5. “Where should I eat before a workout?”
With all the options at home, in fast food, and in shakes and bars and other supplements, there’s really nowhere you can’t get a preworkout meal or snack. Sometimes this requires planning ahead, whether it’s taking a cooler to school/work or keeping a few spare bars in your workout bag.
6. “How much should I eat before a workout?”

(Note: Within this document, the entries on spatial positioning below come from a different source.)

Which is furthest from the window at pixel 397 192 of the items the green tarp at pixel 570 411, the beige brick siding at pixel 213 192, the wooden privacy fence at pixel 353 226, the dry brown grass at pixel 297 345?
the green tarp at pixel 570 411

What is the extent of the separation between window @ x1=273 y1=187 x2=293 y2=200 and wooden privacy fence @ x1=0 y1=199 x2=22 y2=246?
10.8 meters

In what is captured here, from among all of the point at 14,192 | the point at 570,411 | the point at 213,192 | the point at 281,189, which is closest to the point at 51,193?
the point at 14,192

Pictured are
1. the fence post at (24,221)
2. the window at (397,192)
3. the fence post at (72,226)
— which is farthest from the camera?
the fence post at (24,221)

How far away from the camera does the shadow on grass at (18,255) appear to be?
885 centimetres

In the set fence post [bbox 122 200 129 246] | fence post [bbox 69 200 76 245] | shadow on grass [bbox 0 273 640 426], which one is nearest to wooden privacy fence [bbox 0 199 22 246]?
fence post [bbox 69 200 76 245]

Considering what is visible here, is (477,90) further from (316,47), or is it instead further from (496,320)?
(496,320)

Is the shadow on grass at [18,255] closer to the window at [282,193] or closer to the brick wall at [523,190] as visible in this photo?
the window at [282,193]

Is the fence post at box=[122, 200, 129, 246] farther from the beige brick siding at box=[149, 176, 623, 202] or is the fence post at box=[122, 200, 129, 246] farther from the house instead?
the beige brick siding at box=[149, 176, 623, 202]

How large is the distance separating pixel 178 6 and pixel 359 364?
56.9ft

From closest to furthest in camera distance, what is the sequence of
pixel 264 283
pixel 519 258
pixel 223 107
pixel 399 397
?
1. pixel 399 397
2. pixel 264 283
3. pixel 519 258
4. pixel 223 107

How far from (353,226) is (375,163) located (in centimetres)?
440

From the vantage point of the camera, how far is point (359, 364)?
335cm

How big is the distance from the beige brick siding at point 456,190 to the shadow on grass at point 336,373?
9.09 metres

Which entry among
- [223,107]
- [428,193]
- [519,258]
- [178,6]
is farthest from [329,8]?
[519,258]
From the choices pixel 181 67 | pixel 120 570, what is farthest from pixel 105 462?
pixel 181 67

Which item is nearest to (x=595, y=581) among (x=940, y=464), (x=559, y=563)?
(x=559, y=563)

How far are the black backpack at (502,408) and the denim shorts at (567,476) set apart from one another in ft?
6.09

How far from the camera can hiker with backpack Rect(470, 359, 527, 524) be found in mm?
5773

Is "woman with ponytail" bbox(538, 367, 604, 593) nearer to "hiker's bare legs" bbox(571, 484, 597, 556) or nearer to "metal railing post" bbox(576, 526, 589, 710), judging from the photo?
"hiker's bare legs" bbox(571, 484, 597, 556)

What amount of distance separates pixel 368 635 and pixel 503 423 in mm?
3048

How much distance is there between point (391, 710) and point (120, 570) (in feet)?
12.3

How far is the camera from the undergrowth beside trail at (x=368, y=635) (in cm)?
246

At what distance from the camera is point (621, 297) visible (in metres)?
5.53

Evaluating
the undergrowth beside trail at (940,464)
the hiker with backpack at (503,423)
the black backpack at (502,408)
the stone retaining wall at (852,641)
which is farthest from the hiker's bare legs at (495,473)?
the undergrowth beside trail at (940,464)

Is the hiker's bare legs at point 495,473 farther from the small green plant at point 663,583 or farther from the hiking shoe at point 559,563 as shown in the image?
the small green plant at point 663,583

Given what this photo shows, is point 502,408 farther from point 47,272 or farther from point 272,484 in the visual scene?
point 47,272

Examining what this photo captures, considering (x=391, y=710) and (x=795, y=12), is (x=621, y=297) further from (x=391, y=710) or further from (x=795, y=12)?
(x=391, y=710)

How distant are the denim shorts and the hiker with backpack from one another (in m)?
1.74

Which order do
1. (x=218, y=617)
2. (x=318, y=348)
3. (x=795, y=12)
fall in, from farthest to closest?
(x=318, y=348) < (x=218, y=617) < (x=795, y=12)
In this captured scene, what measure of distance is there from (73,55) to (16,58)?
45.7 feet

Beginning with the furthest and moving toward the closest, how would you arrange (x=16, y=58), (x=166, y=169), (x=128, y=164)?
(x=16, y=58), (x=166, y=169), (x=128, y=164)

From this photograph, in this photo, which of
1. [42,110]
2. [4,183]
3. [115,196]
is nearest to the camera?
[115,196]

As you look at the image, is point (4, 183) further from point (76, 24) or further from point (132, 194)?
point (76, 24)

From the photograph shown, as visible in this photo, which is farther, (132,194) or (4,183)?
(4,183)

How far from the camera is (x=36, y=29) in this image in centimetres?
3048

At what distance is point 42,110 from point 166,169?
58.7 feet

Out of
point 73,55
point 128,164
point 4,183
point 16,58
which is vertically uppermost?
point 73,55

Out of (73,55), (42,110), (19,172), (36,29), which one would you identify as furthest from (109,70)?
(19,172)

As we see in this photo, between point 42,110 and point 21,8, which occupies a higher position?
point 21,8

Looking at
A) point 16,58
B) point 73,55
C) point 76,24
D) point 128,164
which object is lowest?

Different people will have vastly different caloric and nutrient needs, so this will vary greatly. Generally, try to get at least 15% of a day’s calories and macronutrients within a couple of hours before a workout. For someone who is trying to lose weight and on a restricted calorie diet, this may take the form of a 300 calorie meal of an apple and some cottage cheese. For a hardgainer on a bulk, this might take the form of a 1000 calorie meal of a burger and a weight gainer. Having a general idea of how many calories will be burned during any given workout can also be a good indicator of how much you should have in a preworkout meal.
Preworkout nutrition, like nutrition and workouts in general, is very individual. It requires understanding your body’s needs and how to meet those needs, and experimenting to find out which way works best for you. As your goals progress and change, those needs will always be changing, so be sure to keep track of what works and what doesn’t, and modify when you need to.
Originally posted 2016-11-09 08:11:03.